Manage password resources:

  1. Click "Password"
  2. Cree new password entry
  3. Assign to users/teams
  4. Set sharing permissions

Configure user roles:

  1. Administration → Users
  2. Set user type (Admin, User)
  3. Configure specific permissions

Backup Strategy

Cree backup script:

sudo nano /usr/local/bin/passbolt-backup.sh

Add:

#!/bin/bash

BACKUP_DIR="/backups/passbolt"
PASSBOLT_DIR="/opt/passbolt"
DATE=$(date +%Y%m%d_%H%M%S)

mkdir -p $BACKUP_DIR

# Stop Passbolt
docker-compose -f $PASSBOLT_DIR/docker-compose.yml stop

# MySQL backup
docker exec mysql-passbolt mysqldump -u passbolt -p'PassboltPassword123!' passbolt | gzip > "$BACKUP_DIR/passbolt-db-$DATE.sql.gz"

# Data backup
tar -czf "$BACKUP_DIR/passbolt-data-$DATE.tar.gz" "$PASSBOLT_DIR"

# Start Passbolt
docker-compose -f $PASSBOLT_DIR/docker-compose.yml start

# Keep only 30 days
find $BACKUP_DIR -type f -mtime +30 -delete

echo "Backup completed: $DATE"

Make executable:

sudo chmod +x /usr/local/bin/passbolt-backup.sh

Schedule daily backups:

sudo crontab -e

Add:

0 2 * * * /usr/local/bin/passbolt-backup.sh >> /var/log/passbolt-backup.log 2>&1

Update Passbolt:

cd /opt/passbolt
docker-compose pull
docker-compose down
docker-compose up -d

Conclusión

Passbolt is now fully deployed as a team password manager.
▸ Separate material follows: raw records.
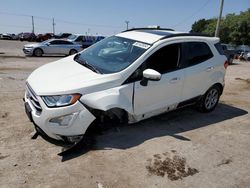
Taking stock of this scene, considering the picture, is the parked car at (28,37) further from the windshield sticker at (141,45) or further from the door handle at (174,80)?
the door handle at (174,80)

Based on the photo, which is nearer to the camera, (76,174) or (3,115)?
(76,174)

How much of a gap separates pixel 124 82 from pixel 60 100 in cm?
106

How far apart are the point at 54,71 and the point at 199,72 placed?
2.89 meters

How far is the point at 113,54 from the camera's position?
198 inches

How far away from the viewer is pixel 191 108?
6605 millimetres

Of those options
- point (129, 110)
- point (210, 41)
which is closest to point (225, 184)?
point (129, 110)

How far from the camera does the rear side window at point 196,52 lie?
547 centimetres

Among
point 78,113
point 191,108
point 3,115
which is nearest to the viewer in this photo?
point 78,113

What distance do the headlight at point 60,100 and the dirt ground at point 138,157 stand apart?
0.75 m

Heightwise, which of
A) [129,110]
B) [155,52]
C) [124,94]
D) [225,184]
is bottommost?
[225,184]

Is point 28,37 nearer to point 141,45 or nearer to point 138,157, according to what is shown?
point 141,45

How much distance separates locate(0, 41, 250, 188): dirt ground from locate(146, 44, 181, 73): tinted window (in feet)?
3.83

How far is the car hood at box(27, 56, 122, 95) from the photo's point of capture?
13.0 feet

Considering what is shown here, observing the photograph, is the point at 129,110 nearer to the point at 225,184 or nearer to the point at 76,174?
the point at 76,174
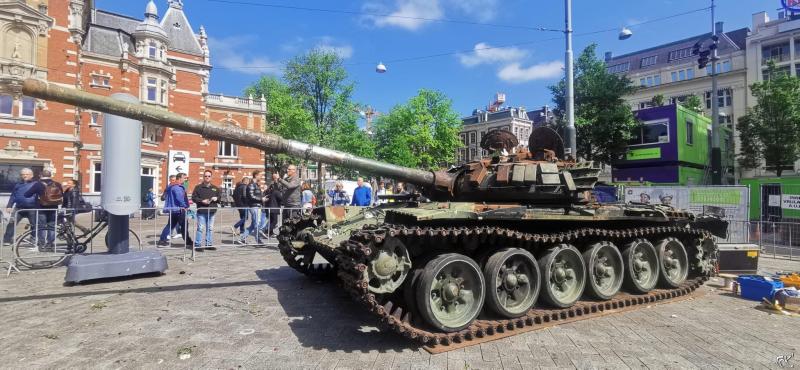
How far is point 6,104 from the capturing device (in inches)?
1009

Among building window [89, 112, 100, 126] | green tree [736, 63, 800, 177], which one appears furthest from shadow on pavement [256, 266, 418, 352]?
green tree [736, 63, 800, 177]

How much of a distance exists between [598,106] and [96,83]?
110 ft

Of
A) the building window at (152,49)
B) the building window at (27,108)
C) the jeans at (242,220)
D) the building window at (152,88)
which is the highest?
the building window at (152,49)

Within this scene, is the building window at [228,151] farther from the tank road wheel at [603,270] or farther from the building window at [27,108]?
the tank road wheel at [603,270]

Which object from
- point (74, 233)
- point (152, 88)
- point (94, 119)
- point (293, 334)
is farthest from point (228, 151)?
point (293, 334)

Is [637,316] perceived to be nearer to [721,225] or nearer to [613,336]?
[613,336]

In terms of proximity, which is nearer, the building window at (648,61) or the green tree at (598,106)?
the green tree at (598,106)

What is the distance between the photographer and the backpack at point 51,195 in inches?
385

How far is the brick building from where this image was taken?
25656mm

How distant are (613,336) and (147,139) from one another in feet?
117

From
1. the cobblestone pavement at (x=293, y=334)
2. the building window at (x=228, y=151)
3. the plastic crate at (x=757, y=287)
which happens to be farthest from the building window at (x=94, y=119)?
the plastic crate at (x=757, y=287)

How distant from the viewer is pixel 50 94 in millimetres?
4281

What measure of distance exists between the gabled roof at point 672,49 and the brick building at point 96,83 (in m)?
46.7

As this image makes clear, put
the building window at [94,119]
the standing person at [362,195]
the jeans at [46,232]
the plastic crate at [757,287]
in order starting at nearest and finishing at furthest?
the plastic crate at [757,287], the jeans at [46,232], the standing person at [362,195], the building window at [94,119]
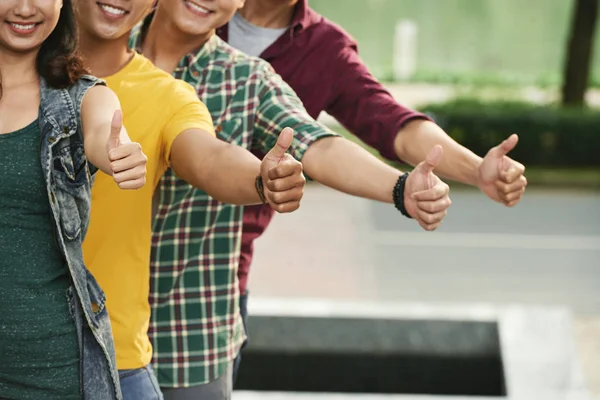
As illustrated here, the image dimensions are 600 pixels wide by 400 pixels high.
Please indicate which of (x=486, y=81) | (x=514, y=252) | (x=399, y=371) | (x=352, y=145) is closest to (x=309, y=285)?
(x=514, y=252)

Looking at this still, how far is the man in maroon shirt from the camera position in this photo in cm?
295

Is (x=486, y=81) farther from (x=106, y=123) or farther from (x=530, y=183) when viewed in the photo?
(x=106, y=123)

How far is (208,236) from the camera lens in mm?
2840

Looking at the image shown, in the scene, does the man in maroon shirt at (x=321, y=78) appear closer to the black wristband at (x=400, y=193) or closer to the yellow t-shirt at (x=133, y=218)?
the black wristband at (x=400, y=193)

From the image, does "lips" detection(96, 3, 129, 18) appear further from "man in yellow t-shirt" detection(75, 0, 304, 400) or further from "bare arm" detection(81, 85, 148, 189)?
"bare arm" detection(81, 85, 148, 189)

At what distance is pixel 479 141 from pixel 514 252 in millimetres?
4100

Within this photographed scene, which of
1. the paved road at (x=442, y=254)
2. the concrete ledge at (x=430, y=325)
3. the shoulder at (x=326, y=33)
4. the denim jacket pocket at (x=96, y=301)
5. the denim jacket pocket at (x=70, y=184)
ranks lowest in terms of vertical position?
the paved road at (x=442, y=254)

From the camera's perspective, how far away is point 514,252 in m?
10.2

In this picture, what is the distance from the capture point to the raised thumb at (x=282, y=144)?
6.95 ft

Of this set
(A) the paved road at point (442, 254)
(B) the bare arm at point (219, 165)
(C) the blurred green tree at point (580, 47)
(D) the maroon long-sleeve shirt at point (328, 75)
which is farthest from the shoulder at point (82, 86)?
(C) the blurred green tree at point (580, 47)

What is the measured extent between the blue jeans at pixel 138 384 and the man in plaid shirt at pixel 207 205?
41cm

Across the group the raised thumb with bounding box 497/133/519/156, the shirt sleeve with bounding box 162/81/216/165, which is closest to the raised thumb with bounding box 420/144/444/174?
the raised thumb with bounding box 497/133/519/156

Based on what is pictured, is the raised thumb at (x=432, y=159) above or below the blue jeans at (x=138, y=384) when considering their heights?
above

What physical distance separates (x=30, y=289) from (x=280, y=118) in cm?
77
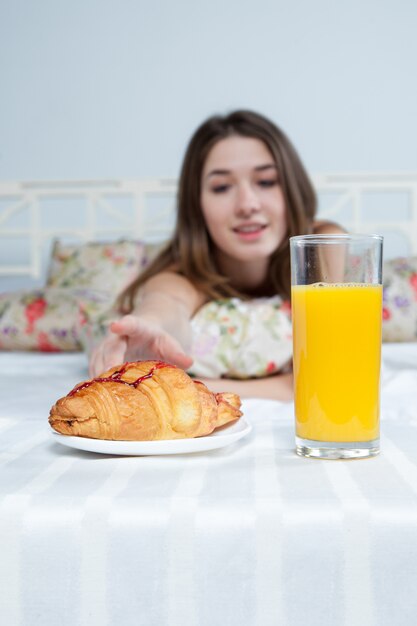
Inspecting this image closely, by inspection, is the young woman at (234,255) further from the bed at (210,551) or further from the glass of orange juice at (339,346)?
the bed at (210,551)

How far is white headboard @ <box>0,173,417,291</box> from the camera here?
123 inches

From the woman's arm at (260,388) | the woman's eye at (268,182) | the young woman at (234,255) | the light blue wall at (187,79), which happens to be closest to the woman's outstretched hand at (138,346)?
the woman's arm at (260,388)

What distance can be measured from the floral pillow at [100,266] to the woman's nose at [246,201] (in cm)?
97

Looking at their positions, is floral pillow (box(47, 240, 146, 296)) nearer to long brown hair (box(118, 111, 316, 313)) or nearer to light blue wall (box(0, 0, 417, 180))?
light blue wall (box(0, 0, 417, 180))

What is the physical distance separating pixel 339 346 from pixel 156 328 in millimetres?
441

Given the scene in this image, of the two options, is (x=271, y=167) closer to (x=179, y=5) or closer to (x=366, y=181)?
(x=366, y=181)

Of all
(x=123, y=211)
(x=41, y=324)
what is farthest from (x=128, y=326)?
(x=123, y=211)

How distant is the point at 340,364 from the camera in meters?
0.61

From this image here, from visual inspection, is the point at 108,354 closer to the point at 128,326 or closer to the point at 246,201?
the point at 128,326

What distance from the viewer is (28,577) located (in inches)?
19.0

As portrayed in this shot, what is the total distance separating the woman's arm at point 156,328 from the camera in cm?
100

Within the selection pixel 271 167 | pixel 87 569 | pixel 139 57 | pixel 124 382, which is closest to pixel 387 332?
pixel 271 167

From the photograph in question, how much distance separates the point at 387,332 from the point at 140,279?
0.90m

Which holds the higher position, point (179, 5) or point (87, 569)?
point (179, 5)
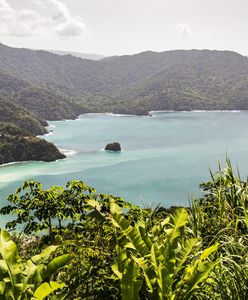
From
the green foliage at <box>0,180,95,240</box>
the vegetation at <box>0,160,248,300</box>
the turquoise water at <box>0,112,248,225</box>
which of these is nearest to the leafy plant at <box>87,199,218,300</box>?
the vegetation at <box>0,160,248,300</box>

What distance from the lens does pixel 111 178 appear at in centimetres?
8694

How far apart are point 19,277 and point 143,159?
103m

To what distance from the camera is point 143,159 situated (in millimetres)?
106688

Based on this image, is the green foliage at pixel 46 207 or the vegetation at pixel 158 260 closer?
the vegetation at pixel 158 260

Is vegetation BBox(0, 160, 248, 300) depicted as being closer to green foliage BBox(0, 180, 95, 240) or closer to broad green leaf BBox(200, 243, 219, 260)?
broad green leaf BBox(200, 243, 219, 260)

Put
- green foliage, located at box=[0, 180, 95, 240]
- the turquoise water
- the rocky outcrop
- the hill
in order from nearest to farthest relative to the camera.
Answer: green foliage, located at box=[0, 180, 95, 240]
the turquoise water
the rocky outcrop
the hill

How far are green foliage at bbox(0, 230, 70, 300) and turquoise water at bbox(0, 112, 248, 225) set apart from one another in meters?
33.6

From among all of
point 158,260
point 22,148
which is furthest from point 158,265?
point 22,148

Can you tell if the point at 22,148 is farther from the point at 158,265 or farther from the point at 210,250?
the point at 210,250

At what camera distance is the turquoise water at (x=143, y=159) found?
77.8 meters

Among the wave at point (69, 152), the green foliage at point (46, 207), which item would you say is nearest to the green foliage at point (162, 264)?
the green foliage at point (46, 207)

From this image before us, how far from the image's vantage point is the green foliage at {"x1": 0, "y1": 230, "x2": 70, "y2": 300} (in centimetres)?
409

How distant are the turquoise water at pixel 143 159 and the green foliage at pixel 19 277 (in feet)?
110

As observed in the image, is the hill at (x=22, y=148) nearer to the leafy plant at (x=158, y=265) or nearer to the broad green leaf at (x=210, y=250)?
the leafy plant at (x=158, y=265)
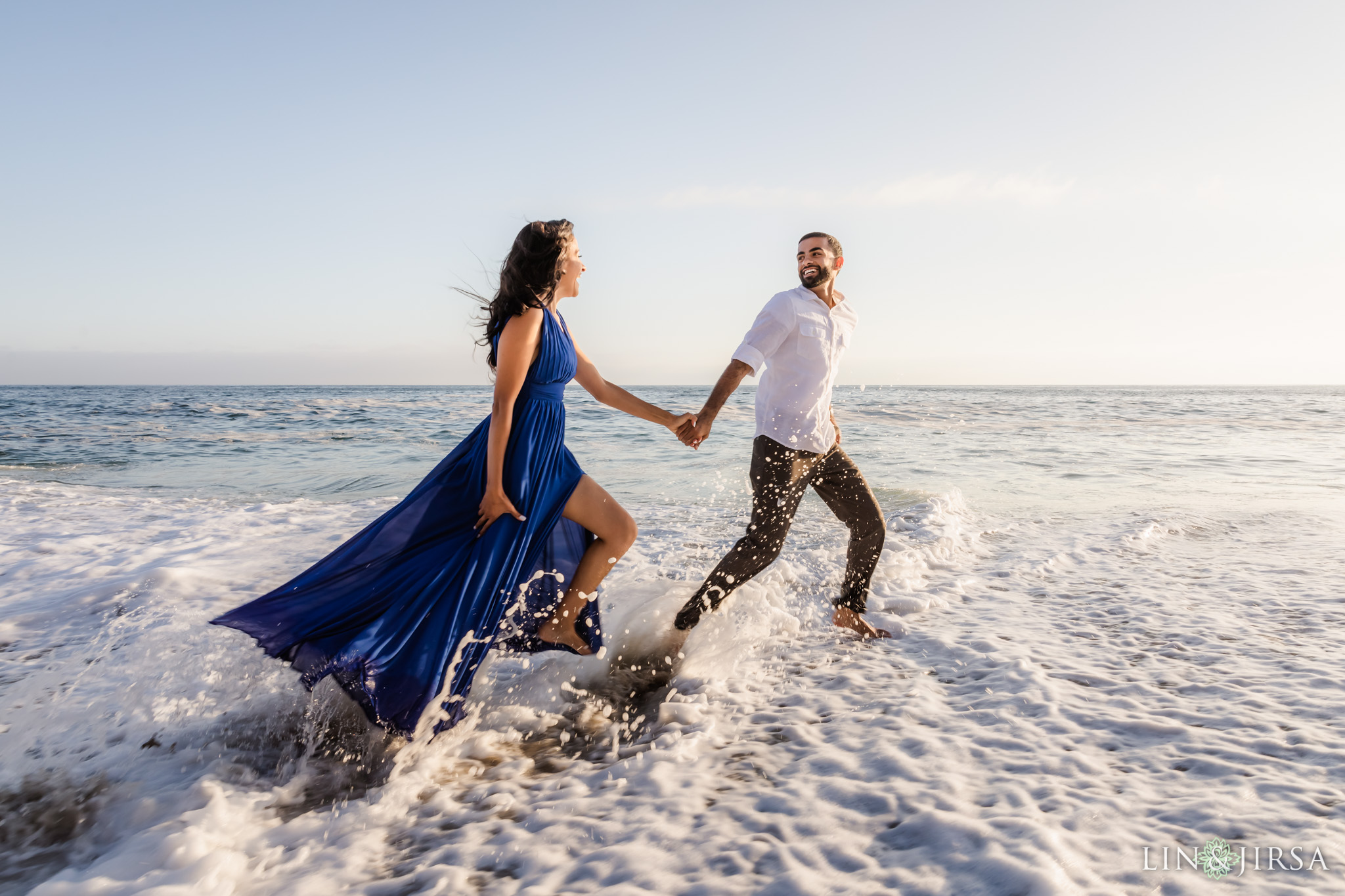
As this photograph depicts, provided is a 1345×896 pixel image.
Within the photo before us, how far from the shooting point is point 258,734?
9.77ft

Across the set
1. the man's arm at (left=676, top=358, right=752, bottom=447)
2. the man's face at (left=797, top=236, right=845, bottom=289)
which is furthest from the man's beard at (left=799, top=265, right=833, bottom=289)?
the man's arm at (left=676, top=358, right=752, bottom=447)

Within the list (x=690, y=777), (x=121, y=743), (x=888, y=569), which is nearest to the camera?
(x=690, y=777)

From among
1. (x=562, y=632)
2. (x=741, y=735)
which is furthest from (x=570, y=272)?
(x=741, y=735)

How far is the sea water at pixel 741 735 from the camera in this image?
218 centimetres

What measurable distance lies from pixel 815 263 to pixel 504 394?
202 centimetres

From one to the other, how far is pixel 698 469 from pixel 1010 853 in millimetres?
10381

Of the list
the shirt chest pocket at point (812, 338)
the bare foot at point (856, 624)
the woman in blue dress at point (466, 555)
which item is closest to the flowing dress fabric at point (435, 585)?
the woman in blue dress at point (466, 555)

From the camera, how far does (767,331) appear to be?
381 cm

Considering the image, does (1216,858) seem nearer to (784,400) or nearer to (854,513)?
(854,513)

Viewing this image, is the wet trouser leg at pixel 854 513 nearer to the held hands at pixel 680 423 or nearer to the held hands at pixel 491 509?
the held hands at pixel 680 423

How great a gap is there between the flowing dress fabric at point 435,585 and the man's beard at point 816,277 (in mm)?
1502

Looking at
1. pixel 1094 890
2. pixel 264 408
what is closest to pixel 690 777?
pixel 1094 890

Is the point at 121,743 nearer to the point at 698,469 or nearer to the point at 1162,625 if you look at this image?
the point at 1162,625

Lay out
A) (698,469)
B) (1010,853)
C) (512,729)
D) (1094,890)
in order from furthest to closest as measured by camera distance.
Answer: (698,469) → (512,729) → (1010,853) → (1094,890)
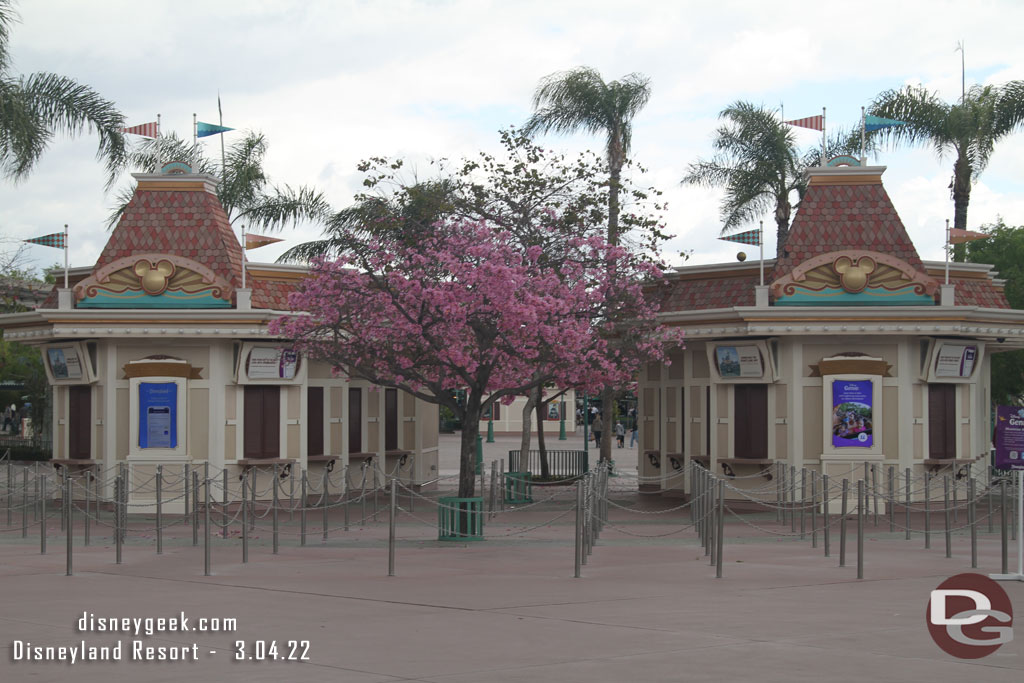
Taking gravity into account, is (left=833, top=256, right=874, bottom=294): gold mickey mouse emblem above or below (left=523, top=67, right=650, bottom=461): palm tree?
below

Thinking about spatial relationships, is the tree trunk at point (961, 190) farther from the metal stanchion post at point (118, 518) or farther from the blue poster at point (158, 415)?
the metal stanchion post at point (118, 518)

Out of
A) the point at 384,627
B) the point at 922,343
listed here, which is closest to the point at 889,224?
the point at 922,343

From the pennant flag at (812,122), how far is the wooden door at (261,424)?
39.4 feet

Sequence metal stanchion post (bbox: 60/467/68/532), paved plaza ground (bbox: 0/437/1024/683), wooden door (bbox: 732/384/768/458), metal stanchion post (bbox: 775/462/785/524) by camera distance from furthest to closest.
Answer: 1. wooden door (bbox: 732/384/768/458)
2. metal stanchion post (bbox: 775/462/785/524)
3. metal stanchion post (bbox: 60/467/68/532)
4. paved plaza ground (bbox: 0/437/1024/683)

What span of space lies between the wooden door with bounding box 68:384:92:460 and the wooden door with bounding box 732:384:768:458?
12.8 meters

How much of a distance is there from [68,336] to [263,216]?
13.5 metres

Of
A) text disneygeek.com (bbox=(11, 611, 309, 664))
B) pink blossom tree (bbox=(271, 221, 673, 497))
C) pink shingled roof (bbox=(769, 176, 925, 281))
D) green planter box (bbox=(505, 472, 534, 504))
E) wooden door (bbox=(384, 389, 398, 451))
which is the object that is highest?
pink shingled roof (bbox=(769, 176, 925, 281))

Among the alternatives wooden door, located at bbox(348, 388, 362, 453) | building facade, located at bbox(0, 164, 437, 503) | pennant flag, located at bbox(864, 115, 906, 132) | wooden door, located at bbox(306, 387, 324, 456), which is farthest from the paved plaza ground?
pennant flag, located at bbox(864, 115, 906, 132)

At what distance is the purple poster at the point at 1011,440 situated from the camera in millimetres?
26500

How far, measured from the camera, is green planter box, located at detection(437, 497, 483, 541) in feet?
62.5

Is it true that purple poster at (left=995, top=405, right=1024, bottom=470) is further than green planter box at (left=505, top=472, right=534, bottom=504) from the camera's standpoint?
No

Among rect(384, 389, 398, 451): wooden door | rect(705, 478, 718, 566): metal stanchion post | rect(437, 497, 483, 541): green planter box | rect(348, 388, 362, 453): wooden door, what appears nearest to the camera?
rect(705, 478, 718, 566): metal stanchion post

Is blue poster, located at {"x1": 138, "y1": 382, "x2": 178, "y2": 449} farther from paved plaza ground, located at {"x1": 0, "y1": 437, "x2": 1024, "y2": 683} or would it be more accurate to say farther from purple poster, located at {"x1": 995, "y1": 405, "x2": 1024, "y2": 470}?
purple poster, located at {"x1": 995, "y1": 405, "x2": 1024, "y2": 470}

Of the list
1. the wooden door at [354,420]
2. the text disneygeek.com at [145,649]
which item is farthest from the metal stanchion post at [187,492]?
the text disneygeek.com at [145,649]
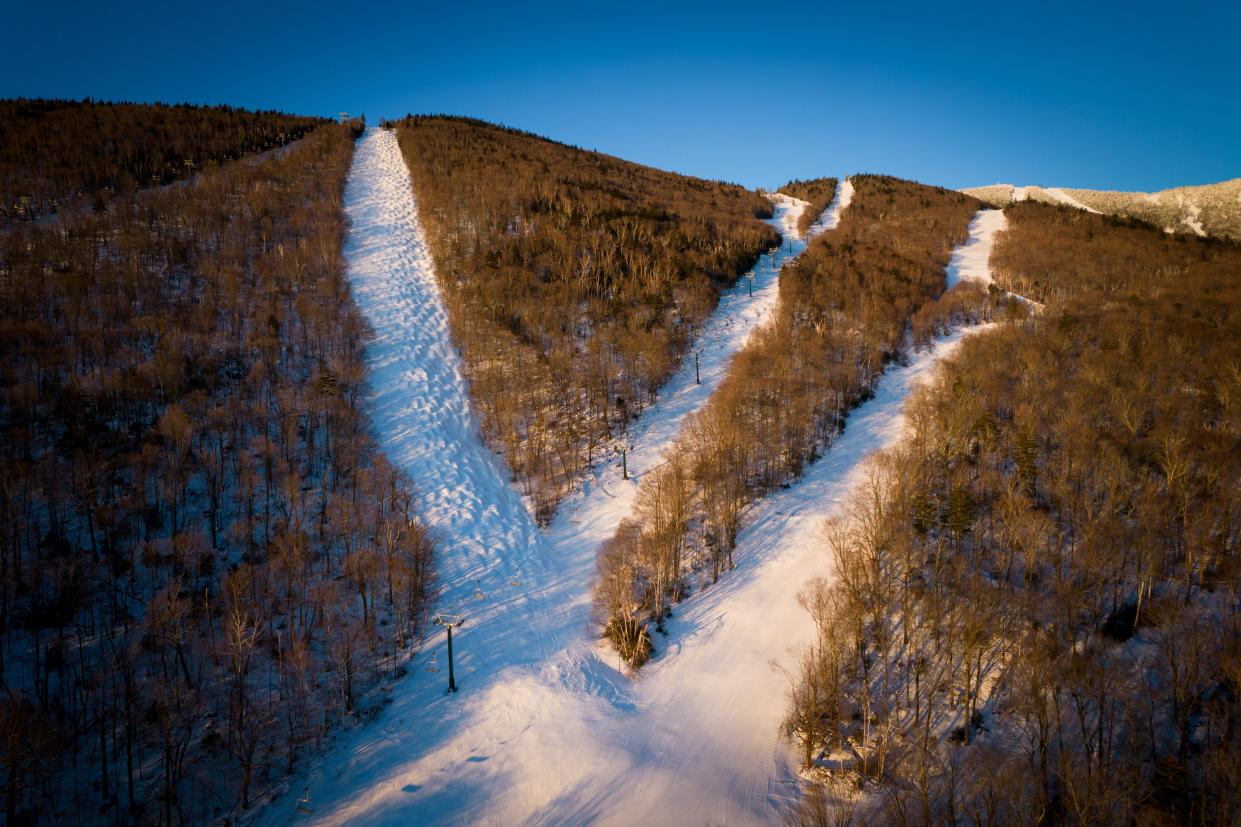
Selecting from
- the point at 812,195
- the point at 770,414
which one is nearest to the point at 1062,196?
the point at 812,195

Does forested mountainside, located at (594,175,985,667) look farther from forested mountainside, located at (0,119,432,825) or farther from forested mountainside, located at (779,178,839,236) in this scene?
forested mountainside, located at (779,178,839,236)

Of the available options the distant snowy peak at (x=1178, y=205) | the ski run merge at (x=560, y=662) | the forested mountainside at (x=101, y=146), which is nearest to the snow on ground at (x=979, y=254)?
the distant snowy peak at (x=1178, y=205)

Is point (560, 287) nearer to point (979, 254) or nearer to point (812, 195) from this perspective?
point (979, 254)

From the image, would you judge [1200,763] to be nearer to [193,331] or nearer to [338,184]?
[193,331]

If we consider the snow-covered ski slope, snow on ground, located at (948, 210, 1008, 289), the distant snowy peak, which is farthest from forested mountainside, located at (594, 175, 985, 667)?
the distant snowy peak

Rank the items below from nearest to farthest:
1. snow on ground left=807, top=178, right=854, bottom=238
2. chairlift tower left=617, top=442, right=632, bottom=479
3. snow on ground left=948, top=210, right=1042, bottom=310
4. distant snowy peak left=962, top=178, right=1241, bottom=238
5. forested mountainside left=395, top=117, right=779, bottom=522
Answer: chairlift tower left=617, top=442, right=632, bottom=479 → forested mountainside left=395, top=117, right=779, bottom=522 → snow on ground left=948, top=210, right=1042, bottom=310 → distant snowy peak left=962, top=178, right=1241, bottom=238 → snow on ground left=807, top=178, right=854, bottom=238

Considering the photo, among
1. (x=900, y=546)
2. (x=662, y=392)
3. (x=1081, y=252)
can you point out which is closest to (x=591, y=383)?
(x=662, y=392)

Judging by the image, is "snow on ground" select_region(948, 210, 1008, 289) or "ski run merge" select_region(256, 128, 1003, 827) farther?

With MySQL database, Docker containerization, SSL encryption, GPG key management, and team collaboration features, you have a secure password vault solution. Cree teams, manage users, and control password sharing with granular permissions. Regular backups ensure password recovery. Passbolt's end-to-end encryption and team-focused design make it ideal for organizational password management.